Archivio Marzo 2012

Anas ieri ha fatto tardi

Anas non è mai arrivato tardi a lezione. Non è mai mancato, nemmeno una sola volta. Non è mai accaduto che non avesse fatto i compiti, non è mai accaduto che li avesse fatti male. È uno studente brillante, disciplinato, intelligente, come lo sono in pochi. Uno studente a cui qualunque insegnante immancabilmente si affezionerebbe.
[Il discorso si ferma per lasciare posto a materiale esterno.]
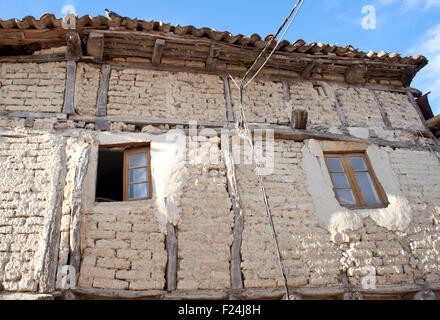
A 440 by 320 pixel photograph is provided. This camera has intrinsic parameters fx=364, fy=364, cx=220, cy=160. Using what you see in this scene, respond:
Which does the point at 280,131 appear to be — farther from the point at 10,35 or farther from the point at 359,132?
the point at 10,35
Anas per venire a una lezione di italiano deve percorrere diversi chilometri, almeno 40 minuti di strada. Anas è palestinese, e per questo la sua strada si allunga, indelebilmente, per attorcigliarsi nel percorso illogico segnato da un muro ancora più assurdo.

Anas è chiuso all’interno di quello spazio che il regime di occupazione israeliano ha segnato per i non ebrei, che rimangono dall’altra parte del muro, in silenzio si spera, mentre i coloni scorazzano fuori e dentro la West Bank, indisturbati. E se non fosse il muro, e se non fossero la lunghezza della strada, le intemperie, i check point a impedire lo studio di un ragazzo, allora interverrà la violenza: quella più veloce, vera, più diretta.

Anas oggi era in ritardo, ero stupita. È’ infine arrivato in classe, almeno 15 minuti dopo l’inizio della lezione. L’ho visto accasciarsi sulla sedia e tremare. Tremare tremendamente e scuotersi, dalla tasca destra cercare con la mano, un fazzoletto, singhiozzare. Sono accorsa: «Mi hanno picchiato, mi picchiavano in quattro». «Perché? Perché?» Nella mia ingenuità mi illudevo potesse esserci un motivo. Così, con la mano tenendosi lo stomaco, respirando a fatica, il volto sconvolto, arrossato per le percosse, ha raccontato.